**Instructions to follow**
Please return the records below exactly as they stand.

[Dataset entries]
Segment Open

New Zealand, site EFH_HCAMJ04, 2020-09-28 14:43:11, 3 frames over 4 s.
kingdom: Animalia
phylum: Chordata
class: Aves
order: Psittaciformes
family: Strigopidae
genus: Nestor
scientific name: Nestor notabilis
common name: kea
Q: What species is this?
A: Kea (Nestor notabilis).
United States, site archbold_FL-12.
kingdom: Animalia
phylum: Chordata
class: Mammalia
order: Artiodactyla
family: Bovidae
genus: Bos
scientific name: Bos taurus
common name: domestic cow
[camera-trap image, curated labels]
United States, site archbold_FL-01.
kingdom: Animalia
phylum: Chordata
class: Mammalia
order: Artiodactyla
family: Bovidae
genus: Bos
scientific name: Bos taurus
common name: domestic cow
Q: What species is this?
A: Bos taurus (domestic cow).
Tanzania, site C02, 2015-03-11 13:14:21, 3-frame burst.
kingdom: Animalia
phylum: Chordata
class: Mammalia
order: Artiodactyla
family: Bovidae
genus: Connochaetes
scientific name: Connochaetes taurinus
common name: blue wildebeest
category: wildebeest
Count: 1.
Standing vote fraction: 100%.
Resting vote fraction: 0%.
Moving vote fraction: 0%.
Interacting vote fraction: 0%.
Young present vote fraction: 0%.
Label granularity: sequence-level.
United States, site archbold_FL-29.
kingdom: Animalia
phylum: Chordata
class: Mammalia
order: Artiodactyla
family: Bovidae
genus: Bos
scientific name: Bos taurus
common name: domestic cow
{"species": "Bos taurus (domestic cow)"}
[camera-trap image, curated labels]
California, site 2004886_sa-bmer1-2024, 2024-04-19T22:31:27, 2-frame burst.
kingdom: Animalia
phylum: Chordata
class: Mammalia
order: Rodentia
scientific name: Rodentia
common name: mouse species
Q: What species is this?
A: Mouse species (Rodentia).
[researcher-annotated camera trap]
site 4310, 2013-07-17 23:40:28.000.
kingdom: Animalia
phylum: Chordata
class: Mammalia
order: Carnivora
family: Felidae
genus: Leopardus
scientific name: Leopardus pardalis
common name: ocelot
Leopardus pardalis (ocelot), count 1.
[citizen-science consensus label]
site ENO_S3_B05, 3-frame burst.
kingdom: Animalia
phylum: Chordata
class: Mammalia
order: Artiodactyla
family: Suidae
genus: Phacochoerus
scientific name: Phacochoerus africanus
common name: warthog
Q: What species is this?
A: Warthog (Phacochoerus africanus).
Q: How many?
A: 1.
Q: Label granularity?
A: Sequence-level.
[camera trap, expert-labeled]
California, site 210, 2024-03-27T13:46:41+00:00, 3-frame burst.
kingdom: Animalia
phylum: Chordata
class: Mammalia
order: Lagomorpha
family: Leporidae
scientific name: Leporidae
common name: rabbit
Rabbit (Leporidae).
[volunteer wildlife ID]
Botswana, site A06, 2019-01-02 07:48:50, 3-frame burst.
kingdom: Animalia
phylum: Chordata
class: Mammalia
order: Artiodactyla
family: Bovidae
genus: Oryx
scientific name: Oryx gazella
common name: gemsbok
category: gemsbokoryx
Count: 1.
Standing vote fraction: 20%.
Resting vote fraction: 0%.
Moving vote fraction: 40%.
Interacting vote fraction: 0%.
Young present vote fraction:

Segment Closed

**Response area**
New Zealand, site EFH_HCAMJ04, 2020-09-28 14:43:11, 3 frames over 4 s.
kingdom: Animalia
phylum: Chordata
class: Aves
order: Psittaciformes
family: Strigopidae
genus: Nestor
scientific name: Nestor notabilis
common name: kea
Q: What species is this?
A: Kea (Nestor notabilis).
United States, site archbold_FL-12.
kingdom: Animalia
phylum: Chordata
class: Mammalia
order: Artiodactyla
family: Bovidae
genus: Bos
scientific name: Bos taurus
common name: domestic cow
[camera-trap image, curated labels]
United States, site archbold_FL-01.
kingdom: Animalia
phylum: Chordata
class: Mammalia
order: Artiodactyla
family: Bovidae
genus: Bos
scientific name: Bos taurus
common name: domestic cow
Q: What species is this?
A: Bos taurus (domestic cow).
Tanzania, site C02, 2015-03-11 13:14:21, 3-frame burst.
kingdom: Animalia
phylum: Chordata
class: Mammalia
order: Artiodactyla
family: Bovidae
genus: Connochaetes
scientific name: Connochaetes taurinus
common name: blue wildebeest
category: wildebeest
Count: 1.
Standing vote fraction: 100%.
Resting vote fraction: 0%.
Moving vote fraction: 0%.
Interacting vote fraction: 0%.
Young present vote fraction: 0%.
Label granularity: sequence-level.
United States, site archbold_FL-29.
kingdom: Animalia
phylum: Chordata
class: Mammalia
order: Artiodactyla
family: Bovidae
genus: Bos
scientific name: Bos taurus
common name: domestic cow
{"species": "Bos taurus (domestic cow)"}
[camera-trap image, curated labels]
California, site 2004886_sa-bmer1-2024, 2024-04-19T22:31:27, 2-frame burst.
kingdom: Animalia
phylum: Chordata
class: Mammalia
order: Rodentia
scientific name: Rodentia
common name: mouse species
Q: What species is this?
A: Mouse species (Rodentia).
[researcher-annotated camera trap]
site 4310, 2013-07-17 23:40:28.000.
kingdom: Animalia
phylum: Chordata
class: Mammalia
order: Carnivora
family: Felidae
genus: Leopardus
scientific name: Leopardus pardalis
common name: ocelot
Leopardus pardalis (ocelot), count 1.
[citizen-science consensus label]
site ENO_S3_B05, 3-frame burst.
kingdom: Animalia
phylum: Chordata
class: Mammalia
order: Artiodactyla
family: Suidae
genus: Phacochoerus
scientific name: Phacochoerus africanus
common name: warthog
Q: What species is this?
A: Warthog (Phacochoerus africanus).
Q: How many?
A: 1.
Q: Label granularity?
A: Sequence-level.
[camera trap, expert-labeled]
California, site 210, 2024-03-27T13:46:41+00:00, 3-frame burst.
kingdom: Animalia
phylum: Chordata
class: Mammalia
order: Lagomorpha
family: Leporidae
scientific name: Leporidae
common name: rabbit
Rabbit (Leporidae).
[volunteer wildlife ID]
Botswana, site A06, 2019-01-02 07:48:50, 3-frame burst.
kingdom: Animalia
phylum: Chordata
class: Mammalia
order: Artiodactyla
family: Bovidae
genus: Oryx
scientific name: Oryx gazella
common name: gemsbok
category: gemsbokoryx
Count: 1.
Standing vote fraction: 20%.
Resting vote fraction: 0%.
Moving vote fraction: 40%.
Interacting vote fraction: 0%.
Young present vote fraction:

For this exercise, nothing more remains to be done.